胸がドキドキしている。今週末、日本競馬界の最高峰のレースが東京競馬場で行われる。
そう。日本ダービーである。日本ダービーというと、競馬を知らない方も一度は耳にしたことがあるのではないか。実は日本ダービーは副称であり、本来は「東京優駿」が正式なレース名である。

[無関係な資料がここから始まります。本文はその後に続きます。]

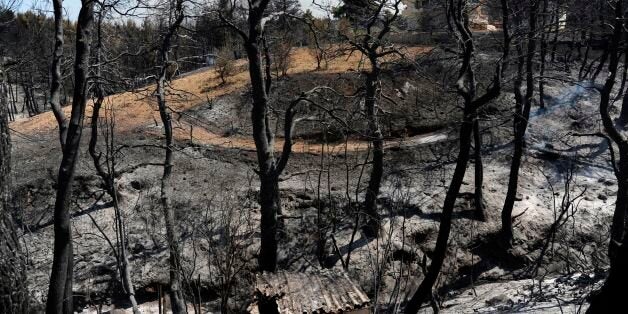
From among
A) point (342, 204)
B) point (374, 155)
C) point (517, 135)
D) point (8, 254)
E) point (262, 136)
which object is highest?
point (262, 136)

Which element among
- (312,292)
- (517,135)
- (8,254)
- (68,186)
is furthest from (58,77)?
(517,135)

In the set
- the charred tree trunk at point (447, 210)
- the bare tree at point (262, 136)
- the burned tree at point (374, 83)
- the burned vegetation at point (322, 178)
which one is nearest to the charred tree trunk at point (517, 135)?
the burned vegetation at point (322, 178)

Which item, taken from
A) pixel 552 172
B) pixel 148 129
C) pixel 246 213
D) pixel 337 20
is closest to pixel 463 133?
pixel 246 213

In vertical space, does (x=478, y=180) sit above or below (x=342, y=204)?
above

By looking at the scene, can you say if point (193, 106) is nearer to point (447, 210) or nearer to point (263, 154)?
point (263, 154)

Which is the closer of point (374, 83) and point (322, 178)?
point (374, 83)

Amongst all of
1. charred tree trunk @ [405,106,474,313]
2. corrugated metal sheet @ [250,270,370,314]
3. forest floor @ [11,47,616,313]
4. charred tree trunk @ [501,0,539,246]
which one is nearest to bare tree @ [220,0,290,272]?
forest floor @ [11,47,616,313]

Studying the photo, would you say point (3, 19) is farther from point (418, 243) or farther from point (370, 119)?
point (418, 243)
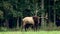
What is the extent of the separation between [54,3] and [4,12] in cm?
642

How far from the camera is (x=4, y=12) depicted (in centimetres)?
3453

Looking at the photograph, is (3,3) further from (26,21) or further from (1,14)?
(26,21)

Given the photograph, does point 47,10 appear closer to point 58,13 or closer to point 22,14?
point 58,13

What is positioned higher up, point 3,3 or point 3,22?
point 3,3

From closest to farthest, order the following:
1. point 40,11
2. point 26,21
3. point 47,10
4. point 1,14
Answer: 1. point 26,21
2. point 1,14
3. point 40,11
4. point 47,10

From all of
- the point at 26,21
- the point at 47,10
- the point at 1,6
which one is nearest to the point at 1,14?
the point at 1,6

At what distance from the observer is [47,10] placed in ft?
124

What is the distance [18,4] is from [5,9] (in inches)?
76.7

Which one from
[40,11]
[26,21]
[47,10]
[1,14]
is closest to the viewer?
[26,21]

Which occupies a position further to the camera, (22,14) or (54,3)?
(54,3)

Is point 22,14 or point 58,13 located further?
point 58,13

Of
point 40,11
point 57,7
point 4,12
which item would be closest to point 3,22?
point 4,12

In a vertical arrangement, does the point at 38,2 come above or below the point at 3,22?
above

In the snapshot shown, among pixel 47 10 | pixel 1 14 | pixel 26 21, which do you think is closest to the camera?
pixel 26 21
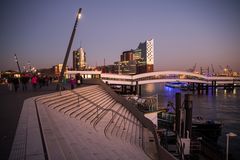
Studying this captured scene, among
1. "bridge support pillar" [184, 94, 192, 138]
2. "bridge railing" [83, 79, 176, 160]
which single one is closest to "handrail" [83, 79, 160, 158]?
"bridge railing" [83, 79, 176, 160]

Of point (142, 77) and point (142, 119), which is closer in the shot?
point (142, 119)

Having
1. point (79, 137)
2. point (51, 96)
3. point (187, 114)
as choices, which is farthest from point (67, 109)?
point (187, 114)

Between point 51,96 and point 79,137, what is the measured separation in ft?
19.6

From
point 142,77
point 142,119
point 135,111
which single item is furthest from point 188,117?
point 142,77

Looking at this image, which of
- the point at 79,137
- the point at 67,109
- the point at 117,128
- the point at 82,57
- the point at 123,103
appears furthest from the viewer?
the point at 82,57

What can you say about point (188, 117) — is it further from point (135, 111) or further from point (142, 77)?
point (142, 77)

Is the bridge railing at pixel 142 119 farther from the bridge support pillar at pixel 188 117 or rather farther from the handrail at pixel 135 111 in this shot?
the bridge support pillar at pixel 188 117

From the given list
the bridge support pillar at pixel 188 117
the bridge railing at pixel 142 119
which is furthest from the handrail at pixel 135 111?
the bridge support pillar at pixel 188 117

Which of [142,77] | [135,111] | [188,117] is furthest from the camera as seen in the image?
[142,77]

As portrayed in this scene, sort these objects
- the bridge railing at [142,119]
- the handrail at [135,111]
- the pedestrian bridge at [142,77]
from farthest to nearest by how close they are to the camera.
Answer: the pedestrian bridge at [142,77] → the handrail at [135,111] → the bridge railing at [142,119]

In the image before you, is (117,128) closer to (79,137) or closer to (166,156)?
(166,156)

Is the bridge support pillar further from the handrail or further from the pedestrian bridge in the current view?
the pedestrian bridge

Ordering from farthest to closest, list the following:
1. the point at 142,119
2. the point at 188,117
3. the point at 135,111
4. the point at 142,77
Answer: the point at 142,77
the point at 135,111
the point at 142,119
the point at 188,117

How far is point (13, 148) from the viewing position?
14.6 ft
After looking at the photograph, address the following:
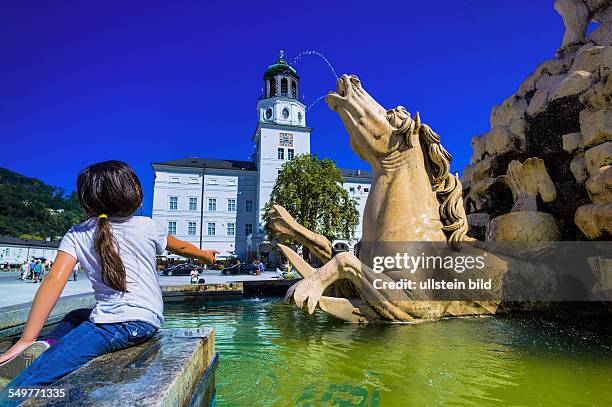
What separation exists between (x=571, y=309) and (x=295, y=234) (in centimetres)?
392

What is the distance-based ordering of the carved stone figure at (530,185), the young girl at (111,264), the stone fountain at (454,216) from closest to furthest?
the young girl at (111,264), the stone fountain at (454,216), the carved stone figure at (530,185)

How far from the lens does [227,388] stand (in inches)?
103

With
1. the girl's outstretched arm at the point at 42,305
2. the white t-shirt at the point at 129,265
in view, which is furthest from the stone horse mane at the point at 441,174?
the girl's outstretched arm at the point at 42,305

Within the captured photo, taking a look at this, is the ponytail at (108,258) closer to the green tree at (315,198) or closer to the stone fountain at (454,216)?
the stone fountain at (454,216)

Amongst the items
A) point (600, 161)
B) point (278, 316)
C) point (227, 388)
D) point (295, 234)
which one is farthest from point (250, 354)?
point (600, 161)

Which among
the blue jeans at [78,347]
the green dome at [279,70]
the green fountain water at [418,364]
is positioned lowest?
the green fountain water at [418,364]

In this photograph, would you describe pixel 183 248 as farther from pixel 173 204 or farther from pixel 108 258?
pixel 173 204

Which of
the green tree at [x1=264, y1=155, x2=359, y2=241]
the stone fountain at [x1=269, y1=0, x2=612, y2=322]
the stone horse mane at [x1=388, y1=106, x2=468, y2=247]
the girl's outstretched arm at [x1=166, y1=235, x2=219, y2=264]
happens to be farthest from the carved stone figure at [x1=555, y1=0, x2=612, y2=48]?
the green tree at [x1=264, y1=155, x2=359, y2=241]

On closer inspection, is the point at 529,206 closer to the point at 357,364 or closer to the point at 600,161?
the point at 600,161

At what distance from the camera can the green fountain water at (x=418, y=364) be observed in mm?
2477

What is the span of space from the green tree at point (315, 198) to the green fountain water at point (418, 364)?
29905 millimetres

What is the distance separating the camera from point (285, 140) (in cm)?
5959

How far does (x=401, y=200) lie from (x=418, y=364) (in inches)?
97.8

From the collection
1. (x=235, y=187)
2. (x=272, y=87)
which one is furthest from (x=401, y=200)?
(x=272, y=87)
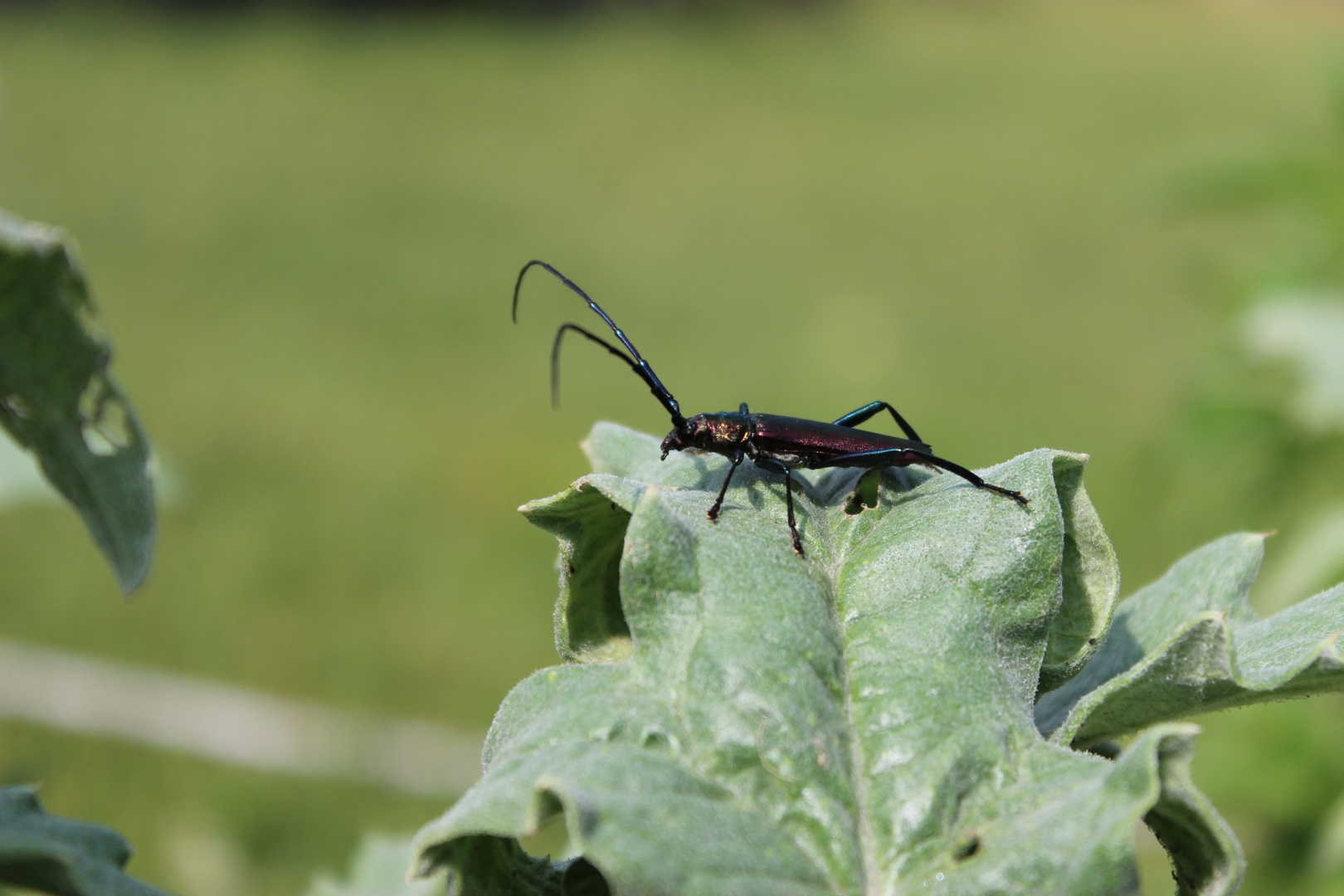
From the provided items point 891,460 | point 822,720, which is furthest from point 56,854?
point 891,460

かれこれ本格的に競馬をやりはじめて10年以上経つであろうか。きっかけは、当時東京で広告代理店の営業マンとして働いていたときだった。世間では何やら「ディープインパクト」という名の馬が賑やかしていた。「競馬か・・・」そのときのぼくは殊更興味を抱くことなく、ひとつのギャンブルとして捉えていた。こどもの頃には、サッカーボーイがオヤジたちを熱くさせていた。学生の頃は、ダービースタリオンが爆発的人気を誇り、やれ、ナリタブライアンヒシアマゾンだと、友人たちが喚いていた。それでもぼくは興味を引くことはなく、むしろ同じギャンブルでも麻雀やパチンコに熱を入れていた。それが、自宅のテレビで何気なく流れていたディープインパクトが無敗の三冠馬となった菊花賞のレースを見て、競馬の魅力を痛烈に感じた。ブラウン管から届くサラブレッドの容姿が目に焼き付き、直線、他馬を寄せ付けない圧倒的な強さでゴールしたディープインパクト。ジョッキーの武豊はその走りを「飛ぶ」と形容したが、引退レースの有馬記念を見ればわかると思うが、間違いなくあの馬は飛んでいた。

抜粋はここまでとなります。